Incident Triage for Slow and Flaky Runs¶

Page Maps¶

graph LR
  family["Reproducible Research"]
  program["Deep Dive Snakemake"]
  section["Performance Observability Incident Response"]
  page["Incident Triage for Slow and Flaky Runs"]
  capstone["Capstone evidence"]

  family --> program --> section --> page
  page -.applies in.-> capstone

flowchart LR
  orient["Orient on the page map"] --> read["Read the main claim and examples"]
  read --> inspect["Inspect the related code, proof, or capstone surface"]
  inspect --> verify["Run or review the verification path"]
  verify --> apply["Apply the idea back to the module and capstone"]

An incident is the worst time to invent a process.

If the workflow is slow, flaky, or unexpectedly noisy, the fastest honest response is a fixed ladder that narrows the question before anyone edits the repository.

The incident ladder¶

flowchart TD
  symptom["name the symptom"] --> scope["define the affected target set"]
  scope --> dryrun["inspect dry-run and planned work"]
  dryrun --> state["inspect summary and change cause"]
  state --> local["open the narrowest matching logs and benchmarks"]
  local --> boundary["decide: workflow semantics, operating context, storage, or tool behavior"]
  boundary --> action["choose repair or escalation"]

Do not skip steps because the workflow "probably" has the same issue as last time.

Step 1: Name the symptom precisely¶

Bad incident opening:

The pipeline is broken.

Good incident opening:

summary.tsv rebuilt for 40 samples even though only config changed, and the run took 25 minutes longer than the previous CI run.

That sentence gives you three anchors:

which surface changed
which scope changed
which comparison made the symptom visible

Step 2: Define the affected scope¶

Before opening logs, answer:

which targets or samples are affected
whether this is one rule family or many
whether the issue appears locally, in CI, on the scheduler, or across contexts

Wide-scoped incidents often turn out to be planning, config, or storage questions. Narrow ones often turn out to be rule-local tool or script questions.

Step 3: Inspect planned work first¶

Use dry-run before real execution when you can:

snakemake -n -p
snakemake --summary
snakemake --list-changes input code params

Those commands answer three early questions:

what Snakemake thinks it needs to do
which outputs it considers current or stale
what class of change triggered reruns

This often resolves the incident before you touch any runtime logs.

Step 4: Read the narrowest matching evidence¶

Once the scope is clear, inspect only the artifacts that match it:

the log for the affected rule and sample
the benchmark for that rule family
the relevant provenance or profile evidence if the context differs

This is where many teams lose time. They open every log in the repository instead of the one log that matches the claim.

• • • • • • •

### WHAT TO WORK ON:
Reproduce the passage from the incident triage page, starting at "the log for" and ending at "matches the claim.".

### RAW DATA:
• • • • • • •

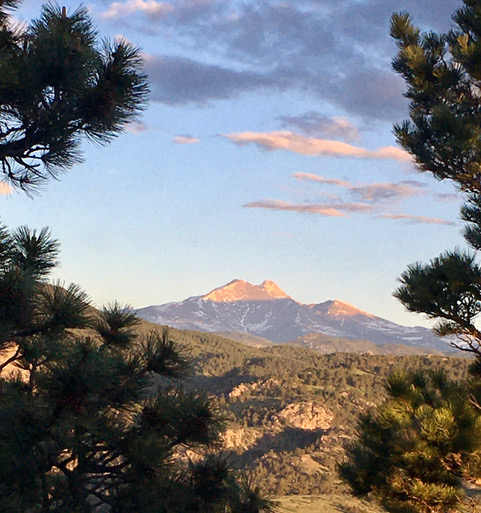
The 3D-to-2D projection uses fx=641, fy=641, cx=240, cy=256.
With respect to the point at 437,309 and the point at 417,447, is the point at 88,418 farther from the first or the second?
the point at 437,309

• • • • • • •

### WRITTEN REPLY:
the log for the affected rule and sample
the benchmark for that rule family
the relevant provenance or profile evidence if the context differs

This is where many teams lose time. They open every log in the repository instead of the one log that matches the claim.